【エッセイ】星野道夫との出会い

私が惹かれて止まない写真家に星野道夫という人がいます。
今回はそんな星野道夫との出会いを作ってくれた1冊の雑誌、COYOTE(コヨーテ)の話をエッセイ形式で書いてみました。

星野道夫との出会い

小さな頃、家の近所にアウトドア専門店ができた。
二階建てのその店は少しかわっていて、入ってすぐ入り口の横に2階まで届く大きな大きな本棚があった。

高いところにある本は、備え付けのはしごに登って取るような巨大な本棚である。

そこには、アウトドアに関する本がところ狭しと並んでいた。
幼い頃から本好きだった私は毎週その店に通いつめ、本を読んでは売り場に設置してあるテントを眺めて帰るということを繰り返していた。

今思えば、駅前の本屋にはない本がたくさん並んでいることが面白くて仕方なかったのだと思う。

星野道夫に出会ったのも、その店だった。

彼がどういう人生を歩んだのか私は理解していなかったけれど、一人極北の地で荒野を旅するその姿に、どうしようもなく惹かれたことを覚えている。

COYOTE(コヨーテ)という雑誌の星野道夫特集をおこずかいで買って、夢中になって読んだ。

その本は今も本棚にある。

大人になってから、星野道夫がテレビ番組の撮影中にクマに襲われて亡くなったことを知った。

それは当時、私が毎週楽しみに見ていたTBSの動物番組だった。
あの時、テレビに映ったみのもんたと雨宮塔子アナウンサーが神妙な顔で、撮影中に誰かが亡くなったと言ったことを覚えていた。

あれは、星野道夫のことだったのだ。大人になってから、それを理解した。

いや、成長する過程、どこかで、あの時番組で亡くなったと言っていたのは星野道夫のことなのだと分かっていた。

ただ、認めたくなかった。

アラスカの地に、もうあの人はいないのか。

どこかで、彼はずっと、今も一人で極北の地を旅しているのだと思っていた。

雪深い山を歩き、カヌーで川を渡り、凍るような夜空を見ながら、カリブーやアザラシの群れを見つめているのだと思っていた。

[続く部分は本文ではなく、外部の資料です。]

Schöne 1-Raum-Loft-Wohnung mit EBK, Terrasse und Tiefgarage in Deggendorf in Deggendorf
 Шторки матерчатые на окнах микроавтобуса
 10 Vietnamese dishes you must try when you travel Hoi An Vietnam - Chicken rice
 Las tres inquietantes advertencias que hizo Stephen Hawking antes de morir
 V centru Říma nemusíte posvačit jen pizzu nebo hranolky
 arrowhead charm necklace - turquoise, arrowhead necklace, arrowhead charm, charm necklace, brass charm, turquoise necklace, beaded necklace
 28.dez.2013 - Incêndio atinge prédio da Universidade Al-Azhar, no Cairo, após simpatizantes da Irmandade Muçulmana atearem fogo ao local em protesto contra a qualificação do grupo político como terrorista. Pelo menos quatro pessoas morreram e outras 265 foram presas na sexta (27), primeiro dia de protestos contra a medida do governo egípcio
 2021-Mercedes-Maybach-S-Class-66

そう思いたかった、というほうが正しいのかもしれない。

今でも、あの時買った雑誌を本棚から取り出して読む。

幼い頃冒険家に憧れた私は、いつの間にか普通の大人になってしまい、会社からお給料をもらって仕事をしている。

私は寒いのが苦手なので、アラスカで生活することはまずないのだけれど、それでも憧れを感じずにはいられない。

地球に生まれた一つの命として、自然に向き合う。
そんな生き方は、シンプルで何よりも人間らしいと思ってしまうからだ。